Homemade Pizza & Aperol Spritz


ow could we go through lockdown without making our own pizzas? With banana bread ticked off the list and endless quiz nights over Zoom completed, pizza making was next and by far the most satisfying! This weekend, when date night rolled around again, we raided our local supermarket for Aperol, oranges and tinned pineapple and made use of that coveted yeast that my mum sent us in the post…turns out you can’t buy yeast easily at the moment unless you live somewhere very middle class like Wiltshire. Ironically we have the enviable flour so I’ll keep an eye out for a grey market for bakers in the local area.

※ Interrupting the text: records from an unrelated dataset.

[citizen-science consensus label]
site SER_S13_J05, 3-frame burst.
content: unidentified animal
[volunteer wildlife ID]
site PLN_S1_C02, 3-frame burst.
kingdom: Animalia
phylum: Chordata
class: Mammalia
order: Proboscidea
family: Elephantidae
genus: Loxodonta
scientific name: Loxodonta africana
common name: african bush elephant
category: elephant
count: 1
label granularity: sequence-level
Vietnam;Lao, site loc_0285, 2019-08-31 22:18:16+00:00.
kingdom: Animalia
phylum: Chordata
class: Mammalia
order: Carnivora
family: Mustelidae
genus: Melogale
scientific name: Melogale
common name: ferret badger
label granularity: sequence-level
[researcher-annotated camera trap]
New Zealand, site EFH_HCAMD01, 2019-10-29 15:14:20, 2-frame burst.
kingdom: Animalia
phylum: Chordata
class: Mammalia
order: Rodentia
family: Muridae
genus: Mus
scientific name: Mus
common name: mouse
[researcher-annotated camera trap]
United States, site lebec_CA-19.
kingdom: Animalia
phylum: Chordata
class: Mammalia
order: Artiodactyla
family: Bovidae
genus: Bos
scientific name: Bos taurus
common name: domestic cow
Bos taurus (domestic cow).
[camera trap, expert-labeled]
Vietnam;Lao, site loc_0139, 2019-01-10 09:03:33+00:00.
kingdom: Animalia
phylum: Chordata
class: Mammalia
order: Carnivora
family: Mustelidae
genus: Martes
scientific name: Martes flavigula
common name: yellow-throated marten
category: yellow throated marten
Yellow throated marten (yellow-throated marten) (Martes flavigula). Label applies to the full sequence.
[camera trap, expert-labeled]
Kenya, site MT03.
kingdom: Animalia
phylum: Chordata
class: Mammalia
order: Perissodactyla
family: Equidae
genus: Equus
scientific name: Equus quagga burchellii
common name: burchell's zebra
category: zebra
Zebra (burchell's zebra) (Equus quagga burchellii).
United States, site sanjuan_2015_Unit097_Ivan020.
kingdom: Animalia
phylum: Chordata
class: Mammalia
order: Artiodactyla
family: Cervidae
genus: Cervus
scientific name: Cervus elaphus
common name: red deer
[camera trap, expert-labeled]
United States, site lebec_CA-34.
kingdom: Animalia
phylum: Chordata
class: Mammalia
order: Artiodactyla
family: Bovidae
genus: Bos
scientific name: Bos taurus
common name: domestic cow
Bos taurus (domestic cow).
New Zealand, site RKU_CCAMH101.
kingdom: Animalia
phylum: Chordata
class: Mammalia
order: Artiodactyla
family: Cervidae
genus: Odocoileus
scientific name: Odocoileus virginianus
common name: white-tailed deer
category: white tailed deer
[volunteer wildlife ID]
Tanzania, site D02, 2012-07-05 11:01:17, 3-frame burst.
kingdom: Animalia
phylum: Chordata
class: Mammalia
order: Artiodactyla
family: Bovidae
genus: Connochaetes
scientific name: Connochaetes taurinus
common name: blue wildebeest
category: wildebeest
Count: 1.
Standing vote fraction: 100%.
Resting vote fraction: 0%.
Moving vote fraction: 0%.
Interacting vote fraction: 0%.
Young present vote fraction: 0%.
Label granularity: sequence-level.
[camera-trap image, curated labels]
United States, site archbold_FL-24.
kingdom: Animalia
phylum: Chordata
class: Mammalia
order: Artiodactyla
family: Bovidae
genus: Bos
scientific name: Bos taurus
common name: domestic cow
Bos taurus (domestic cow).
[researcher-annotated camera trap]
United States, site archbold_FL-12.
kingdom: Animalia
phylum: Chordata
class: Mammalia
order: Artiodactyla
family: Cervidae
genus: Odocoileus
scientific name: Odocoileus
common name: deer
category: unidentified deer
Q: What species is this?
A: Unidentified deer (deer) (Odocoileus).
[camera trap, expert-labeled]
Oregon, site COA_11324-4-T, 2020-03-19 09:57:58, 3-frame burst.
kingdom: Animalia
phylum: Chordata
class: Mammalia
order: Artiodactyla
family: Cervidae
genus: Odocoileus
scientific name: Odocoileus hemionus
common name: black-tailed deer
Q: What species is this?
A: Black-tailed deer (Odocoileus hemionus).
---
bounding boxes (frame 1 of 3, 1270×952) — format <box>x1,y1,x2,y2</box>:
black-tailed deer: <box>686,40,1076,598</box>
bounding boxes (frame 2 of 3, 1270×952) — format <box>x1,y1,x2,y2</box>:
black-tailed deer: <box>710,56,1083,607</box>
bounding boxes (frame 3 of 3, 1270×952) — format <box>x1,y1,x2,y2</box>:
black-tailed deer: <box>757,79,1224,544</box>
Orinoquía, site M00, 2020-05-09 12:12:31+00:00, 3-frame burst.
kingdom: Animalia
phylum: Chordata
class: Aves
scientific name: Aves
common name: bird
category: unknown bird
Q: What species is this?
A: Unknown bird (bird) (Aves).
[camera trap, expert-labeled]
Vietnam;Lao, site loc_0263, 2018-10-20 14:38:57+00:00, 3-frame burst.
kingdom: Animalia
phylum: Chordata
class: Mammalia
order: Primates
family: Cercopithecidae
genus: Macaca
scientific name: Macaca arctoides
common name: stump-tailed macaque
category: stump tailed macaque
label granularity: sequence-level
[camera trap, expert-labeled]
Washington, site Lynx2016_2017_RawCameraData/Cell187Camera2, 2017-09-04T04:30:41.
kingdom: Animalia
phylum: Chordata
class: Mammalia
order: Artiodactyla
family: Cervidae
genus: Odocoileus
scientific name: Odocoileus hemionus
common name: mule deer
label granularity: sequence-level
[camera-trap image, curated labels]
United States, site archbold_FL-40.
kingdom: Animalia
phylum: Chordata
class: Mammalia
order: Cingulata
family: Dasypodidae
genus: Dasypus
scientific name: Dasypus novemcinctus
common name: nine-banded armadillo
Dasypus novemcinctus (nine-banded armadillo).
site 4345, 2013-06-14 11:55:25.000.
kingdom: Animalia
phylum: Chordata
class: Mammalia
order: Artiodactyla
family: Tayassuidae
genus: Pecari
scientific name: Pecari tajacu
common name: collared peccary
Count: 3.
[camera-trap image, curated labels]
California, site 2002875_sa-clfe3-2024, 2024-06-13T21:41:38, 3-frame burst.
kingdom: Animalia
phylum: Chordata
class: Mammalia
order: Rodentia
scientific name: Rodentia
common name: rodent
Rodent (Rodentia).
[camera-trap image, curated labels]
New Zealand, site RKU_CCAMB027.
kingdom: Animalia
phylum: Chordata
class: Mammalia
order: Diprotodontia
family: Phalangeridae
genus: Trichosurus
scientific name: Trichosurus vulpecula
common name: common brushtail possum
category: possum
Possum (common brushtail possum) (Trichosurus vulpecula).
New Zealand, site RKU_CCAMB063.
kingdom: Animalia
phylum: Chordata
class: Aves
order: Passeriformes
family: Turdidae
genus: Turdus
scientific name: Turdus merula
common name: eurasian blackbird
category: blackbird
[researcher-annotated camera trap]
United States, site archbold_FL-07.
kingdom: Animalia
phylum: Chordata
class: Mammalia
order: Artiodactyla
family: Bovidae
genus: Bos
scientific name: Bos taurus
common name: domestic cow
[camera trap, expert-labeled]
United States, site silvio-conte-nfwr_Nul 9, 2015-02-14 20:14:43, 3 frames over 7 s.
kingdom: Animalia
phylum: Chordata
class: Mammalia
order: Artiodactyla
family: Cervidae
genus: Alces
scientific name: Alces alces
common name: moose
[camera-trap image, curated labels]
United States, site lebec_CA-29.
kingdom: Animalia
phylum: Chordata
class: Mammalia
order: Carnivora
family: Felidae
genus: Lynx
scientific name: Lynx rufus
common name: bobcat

Obviously feel free to top your pizzas with whatever you like! I am unashamedly proud that one of my favourite pizzas is a Hawaiian, followed closely by a Siciliana. This dough makes great thin crust which allows more stomach space for toppings.

Makes 2 large pizzas


  • 300g strong bread flour
  • 1 tsp instant yeast
  • 1 tsp salt
  • 1 tbsp extra virgin olive oil

Tomato Sauce 

  • 1 can chopped tomatoes
  • 2 tbsp tomato puree
  • 2 garlic cloves
  • Handful fresh basil
  • 1 large tsp chilli flakes

Toppings – choose your favourite! We made 2 pizzas as follows:

  • Pineapple pieces, parma ham, grated cheddar, parmesan and mozzarella
  • 1 tbsp capers, 1 can anchovies, 1 handful olives, 1 tbsp dried oregano, 1 garlic glove (grated), grated parmesan and mozzarella

  1. To make the dough, combine the flour, yeast and salt in a bowl. Make a well in the centre and add the oil and 200ml of tepid water. Using a fork mix well until combined.
  2. Turn the mixture out onto a lightly floured worktop and knead together until you form a smooth elastic dough. Continue kneading for about 5 minutes.
  3. Return the dough to the bowl, cover with a tea towel and leave in a warm place/worktop for 1 hour. (you can actually skip this step if you want and go straight to the pizza making esp if you’re after thin crust).
  4. Make the sauce by putting the tinned tomatoes in a saucepan and add the crushed garlic, chopped basil and chilli. Mix the tomato puree with about 150ml of warm water in a jug then add this too. Simmer gently for about 5 minutes. Taste and season and then blend with a hand blended. Set aside.
  5. When ready to make the pizza, heat the oven to 220 and put your baking trays in there to heat up – or your pizza stones if you’re fancy.
  6. Knock the air out of the dough and knead gently for a few minutes to form a smooth dough again before dividing into two balls. On a floured surface, roll one ball of dough as thinly as possible (about 25cm across) but the thinner the better for a nice crispy crust.
  7. Place the rolled dough onto a large piece of baking parchment before putting on your toppings.
  8. Top you pizza first with the tomato sauce and then with any toppings you wish.
  9. Remove the hot trays from the oven and carefully lift the pizza on the parchment onto the hot tray. Bake in the oven for 8-10 minutes until crispy and starting to turn golden.
  10. Serve chopped with a jug of Aperol Spirtz!